Si les combinaisons observées mercredi tiennent toujours 24 heures plus tard, c’est donc dans un rôle limité que le capitaine du CH devra se faire valoir.
« Ça va me permettre de jouer avec plus de robustesse, d’être plus lourd en échec avant. Pas mal tous les gars vont jouer moins qu’à la maison », a-t-il noté.
Son observation se vérifie. D’une part, les règles internationales permettent d’employer 20 patineurs, plutôt que 18 dans la LNH. D’autre part, le talent disponible encourage une répartition des minutes. À Sotchi en 2014, Jonathan Toews avait été l’attaquant le plus utilisé du Canada, avec une moyenne de 17 min 18 s. Même Crosby (16 min 27 s) n’avait pas atteint les 17 minutes, lui qui en jouait alors 22 par match à Pittsburgh.
Suzuki entend donc s’avancer un peu plus en échec avant, mais sans non plus se dénaturer. « Je pense que je suis assez bon échec avant. Je vais essayer de jouer à ma façon, je ne veux pas changer, j’ai ma place dans l’équipe en raison de ce que je peux faire sur la glace », a-t-il souligné.
Le désavantage numérique s’ajoutera visiblement à sa liste de tâches. Il y touche déjà à Montréal, mais généralement quand un des permanents est au banc des pénalités. À Milan, la blessure à Anthony Cirelli change la donne. Des 14 attaquants originaux d’Équipe Canada, Cirelli était celui qui jouait le plus (2 min 44 s) en désavantage pour son club de la LNH.
Ces minutes devront maintenant être redistribuées, mais avec des habitués comme Marchand, Horvat, Mitch Marner, Mark Stone et Brandon Hagel, disons que Jon Cooper n’est pas dans la rue.
« On a un groupe élite en désavantage numérique, a estimé Suzuki. On communique bien, on a de bons bâtons. Et on pense qu’on peut amener un peu d’attaque. »

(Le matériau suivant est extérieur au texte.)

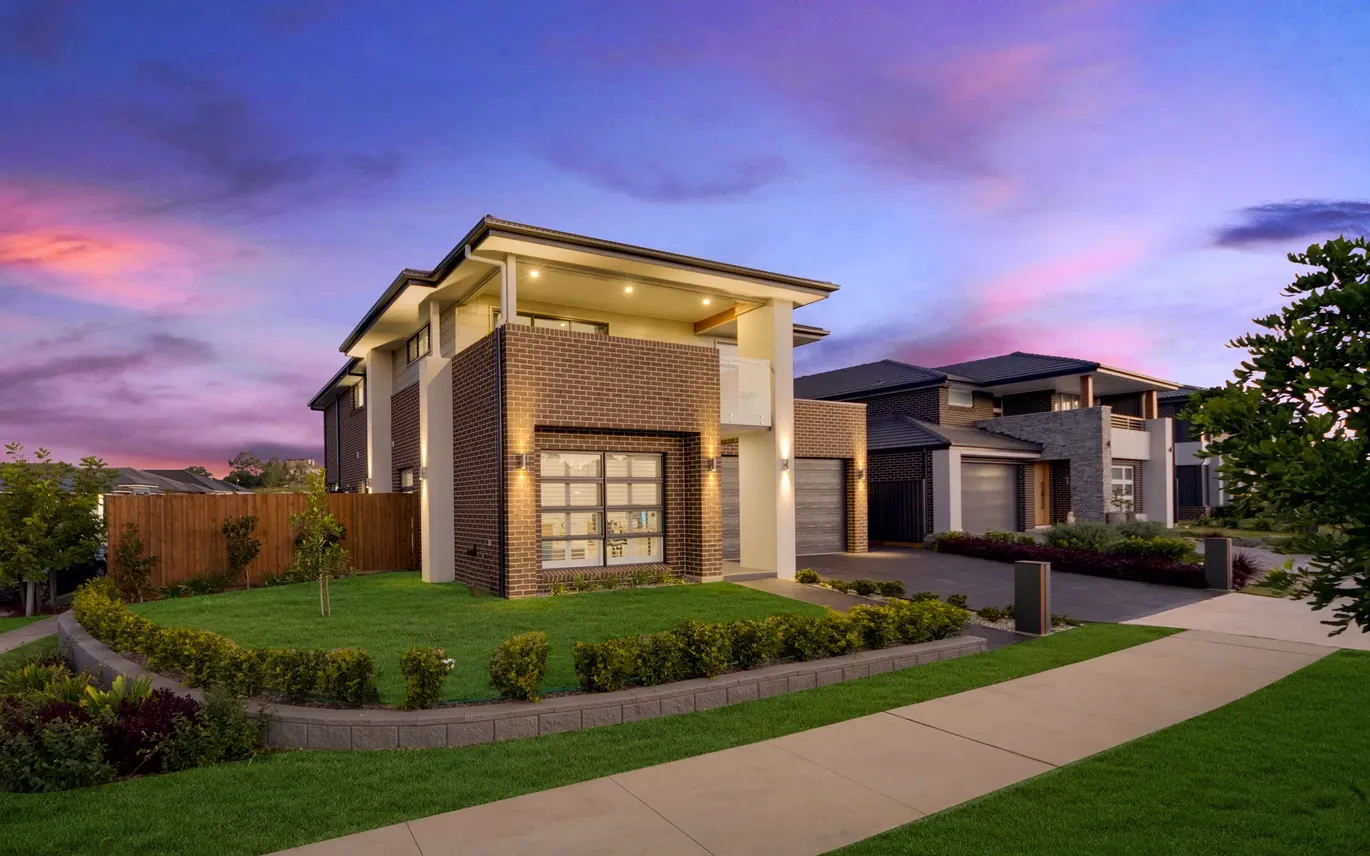 15a Banfield Drive, Oran Park, NSW 2570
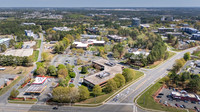 4601-creekstone-drn0005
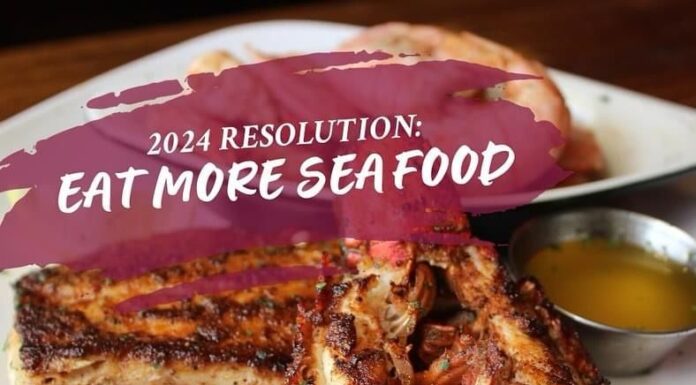 Half Shell Oyster House to open in Cotton Creek Warehouse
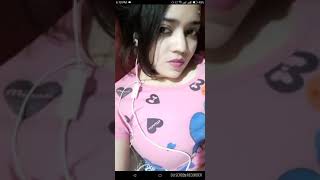 এ রকম ভব ক ন চয পরট ১ What A S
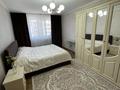 3-комнатная квартира · 85.4 м² · 4/5 этаж, Нуржау 16/3 за 30 млн ₸ в им. Касыма кайсеновой — фото 6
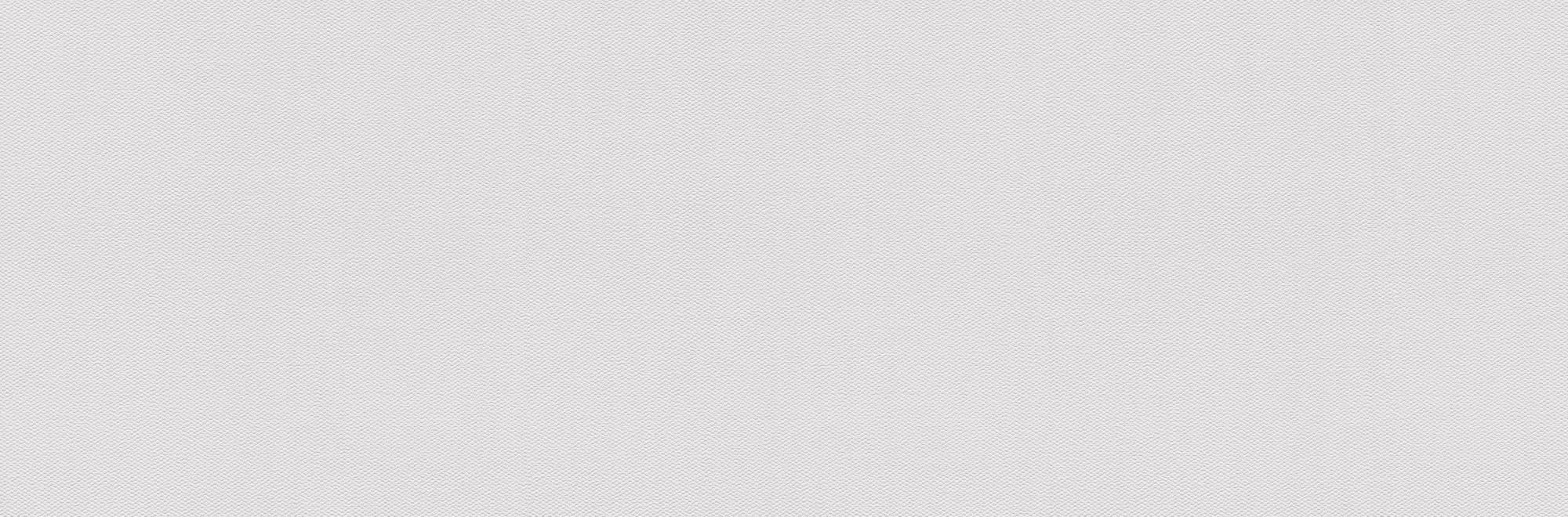 KM7202 Обои Kerama Marazzi (1*4) 10,05*1,06 винил на флизелине арт. 111176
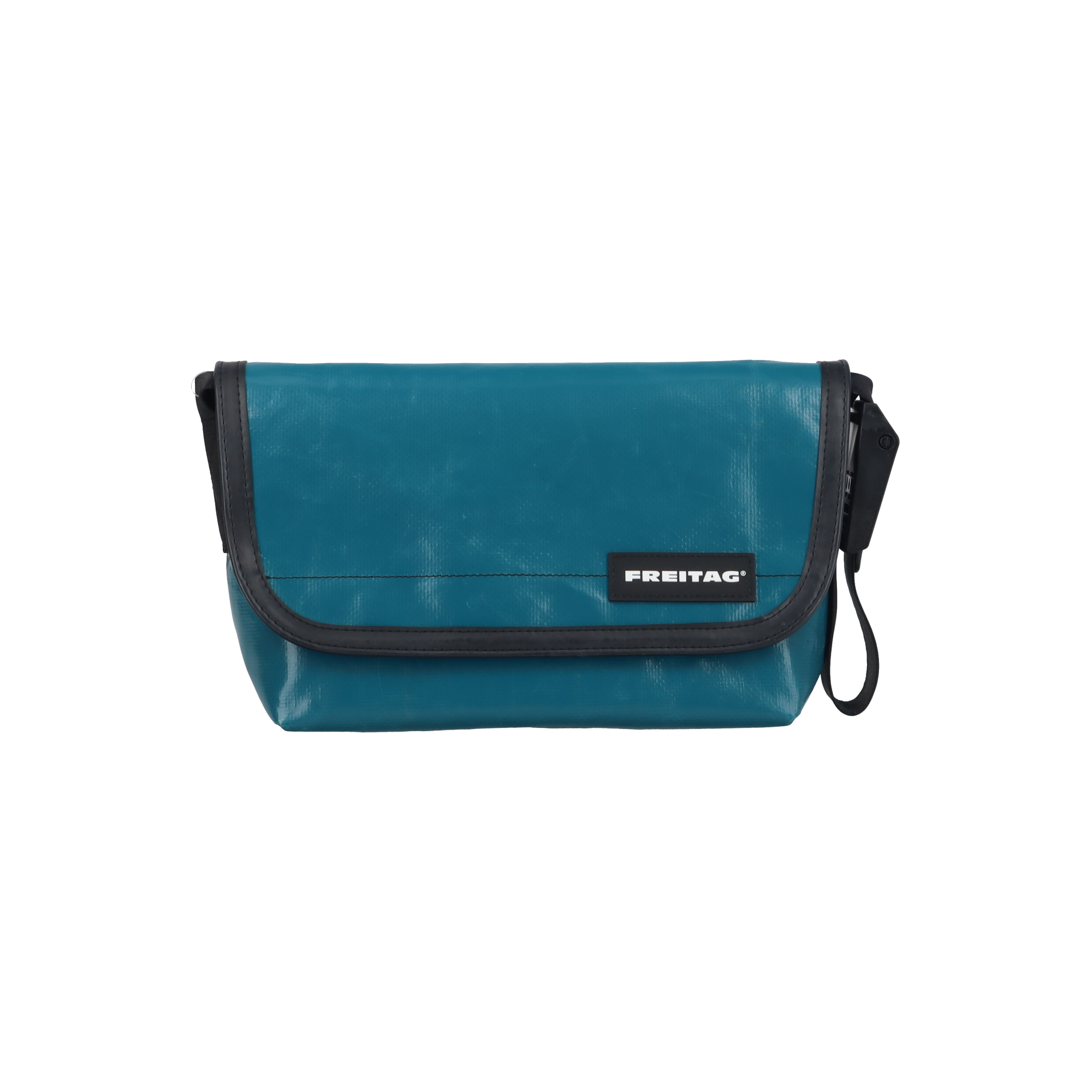 FREITAG フライターグ HAWAII FIVE-0 F41 HAWAII FIVE-0 | 253176 | FREITAG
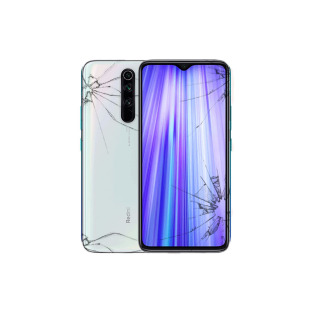 适用小米红米note7 8 9 10 note11 13Tpro 12turbo换内外屏幕总成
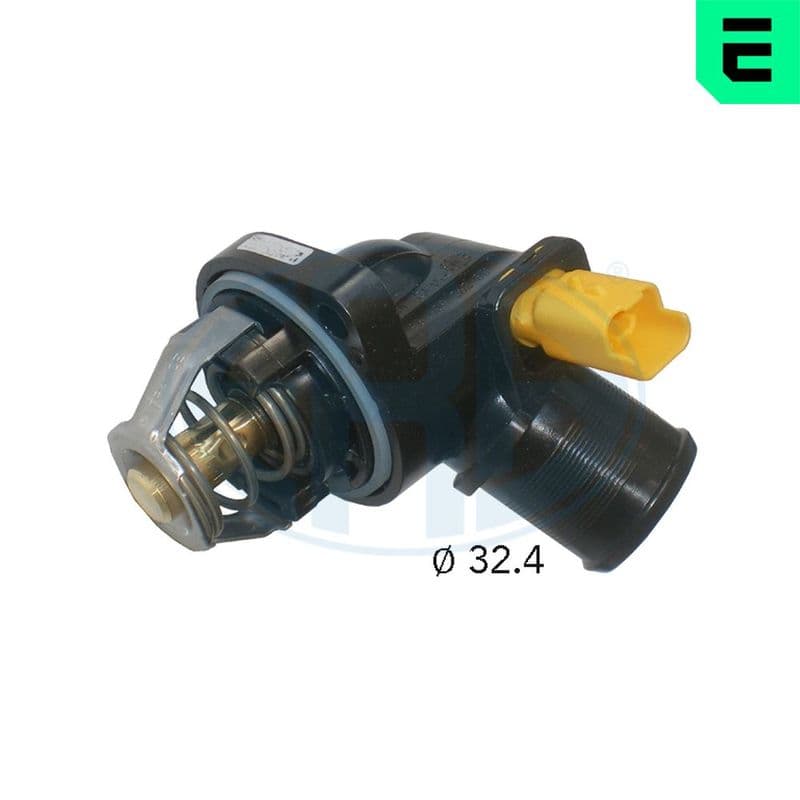 termostat,lichid racire ERA 350395A
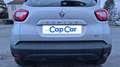Renault Captur 1.5 dCi 90 Zen - thumbnail 21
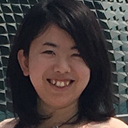 山本博子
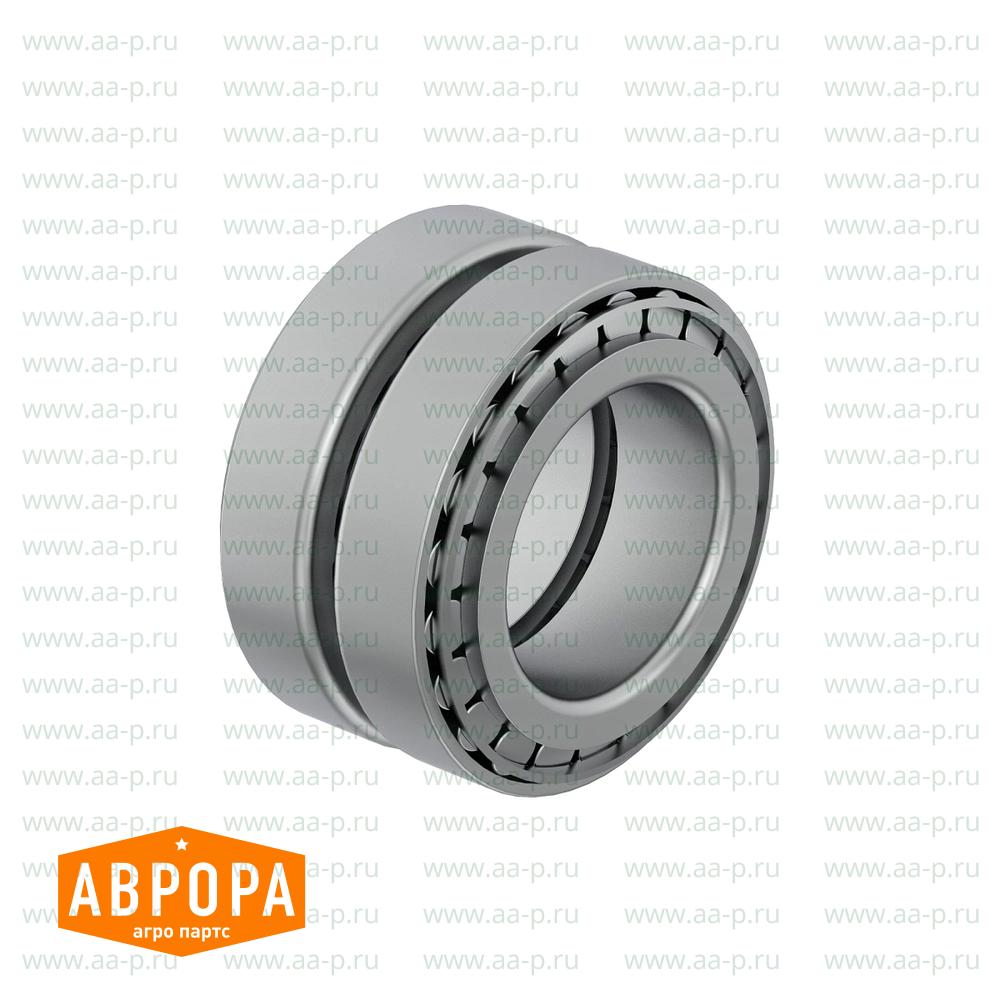 DE18554 РЕДУКТОР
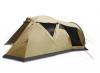 Produkt: Stan TRIMM Monzun 5-6 sand/dark grey pro 5-6 osob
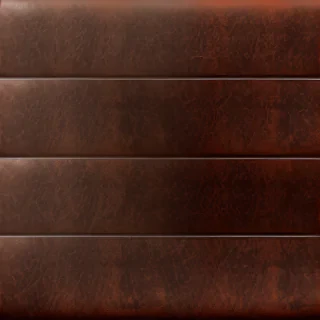 leather texture png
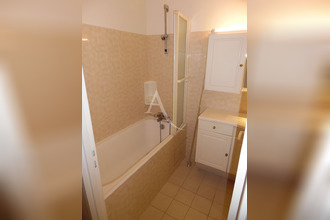 location appartement bry-sur-marne 94360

Pour en finir avec le village
L’hébergement du Canada a fait jaser ces derniers jours, quand il a été su que les joueurs allaient quitter le village olympique pour dormir à l’hôtel. Suzuki a rappelé que les joueurs des autres pays ont également droit à une chambre d’hôtel, en vertu de ce que la LNH et l’Association des joueurs offrent comme encadrement. Doug Armstrong, DG de l’équipe, a quant à lui estimé que cette histoire avait pris des proportions démesurées. « À Vancouver et à Sotchi aussi, les joueurs avaient l’option de dormir à l’hôtel, a rappelé Armstrong. Parfois, leur famille vient les rejoindre », a-t-il ajouté. C’est d’ailleurs le cas de Suzuki, dont les proches arrivaient en ville mercredi.